> _PROBLEM DETAILS_
Output every line below exactly.

(Extracted records)
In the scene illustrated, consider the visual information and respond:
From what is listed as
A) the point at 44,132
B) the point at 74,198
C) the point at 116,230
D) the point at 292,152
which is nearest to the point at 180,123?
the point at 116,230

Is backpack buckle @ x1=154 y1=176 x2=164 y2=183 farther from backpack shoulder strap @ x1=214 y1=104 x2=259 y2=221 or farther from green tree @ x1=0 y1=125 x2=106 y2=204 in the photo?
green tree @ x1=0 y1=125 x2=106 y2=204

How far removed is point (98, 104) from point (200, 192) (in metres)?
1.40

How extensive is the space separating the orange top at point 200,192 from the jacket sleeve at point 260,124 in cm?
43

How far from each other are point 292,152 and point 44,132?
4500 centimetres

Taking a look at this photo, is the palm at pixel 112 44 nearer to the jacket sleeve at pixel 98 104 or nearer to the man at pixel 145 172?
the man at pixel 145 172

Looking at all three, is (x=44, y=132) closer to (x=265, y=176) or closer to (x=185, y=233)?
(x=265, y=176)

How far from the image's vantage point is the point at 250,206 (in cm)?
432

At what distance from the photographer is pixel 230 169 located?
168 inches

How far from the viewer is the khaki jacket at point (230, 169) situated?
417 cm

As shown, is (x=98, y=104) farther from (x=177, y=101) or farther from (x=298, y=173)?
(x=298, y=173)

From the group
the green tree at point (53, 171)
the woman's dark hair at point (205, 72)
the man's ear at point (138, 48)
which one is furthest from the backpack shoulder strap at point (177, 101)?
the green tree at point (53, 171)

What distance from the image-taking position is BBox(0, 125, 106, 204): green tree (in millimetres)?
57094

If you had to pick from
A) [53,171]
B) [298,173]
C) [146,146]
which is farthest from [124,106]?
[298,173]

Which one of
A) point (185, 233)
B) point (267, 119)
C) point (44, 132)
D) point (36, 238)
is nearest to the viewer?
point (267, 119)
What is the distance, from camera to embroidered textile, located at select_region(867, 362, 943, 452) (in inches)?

> _TASK OUTPUT_
In the scene illustrated, consider the visual information and respond:
From what is listed as
A) the point at 44,132
B) the point at 74,198
C) the point at 116,230
D) the point at 292,152
which is nearest to the point at 180,123?
the point at 116,230

Is backpack buckle @ x1=154 y1=176 x2=164 y2=183 farther from backpack shoulder strap @ x1=214 y1=104 x2=259 y2=221 or farther from green tree @ x1=0 y1=125 x2=106 y2=204 in the photo?
green tree @ x1=0 y1=125 x2=106 y2=204

How far removed is point (98, 104) from point (200, 192) (in metres)?
1.40

How extensive is the space separating the orange top at point 200,192 from the jacket sleeve at point 260,124 in cm?
43

How far from each other are point 292,152 and point 44,132?
4500 centimetres

Taking a look at this photo, is the palm at pixel 112 44 nearer to the jacket sleeve at pixel 98 104 or nearer to the man at pixel 145 172?
the man at pixel 145 172

Looking at all three, is (x=44, y=132) closer to (x=265, y=176) or closer to (x=185, y=233)?
(x=265, y=176)

How far from the image's vantage point is the point at 250,206 (in cm)?
432

At what distance from the photographer is pixel 230 169 located?
168 inches

How far from the viewer is the khaki jacket at point (230, 169) situated?
417 cm

As shown, is (x=98, y=104) farther from (x=177, y=101) or farther from (x=298, y=173)?
(x=298, y=173)

From the group
the green tree at point (53, 171)
the woman's dark hair at point (205, 72)
the man's ear at point (138, 48)
which one is furthest from the backpack shoulder strap at point (177, 101)?
the green tree at point (53, 171)

What distance from the image-taking position is BBox(0, 125, 106, 204): green tree (in millimetres)?
57094

If you had to pick from
A) [53,171]
B) [298,173]
C) [146,146]
which is farthest from [124,106]?
[298,173]

Which one of
A) point (185, 233)
B) point (267, 119)
C) point (44, 132)
D) point (36, 238)
is nearest to the viewer?
point (267, 119)
What is the distance, from camera to embroidered textile, located at select_region(867, 362, 943, 452) (in inches)?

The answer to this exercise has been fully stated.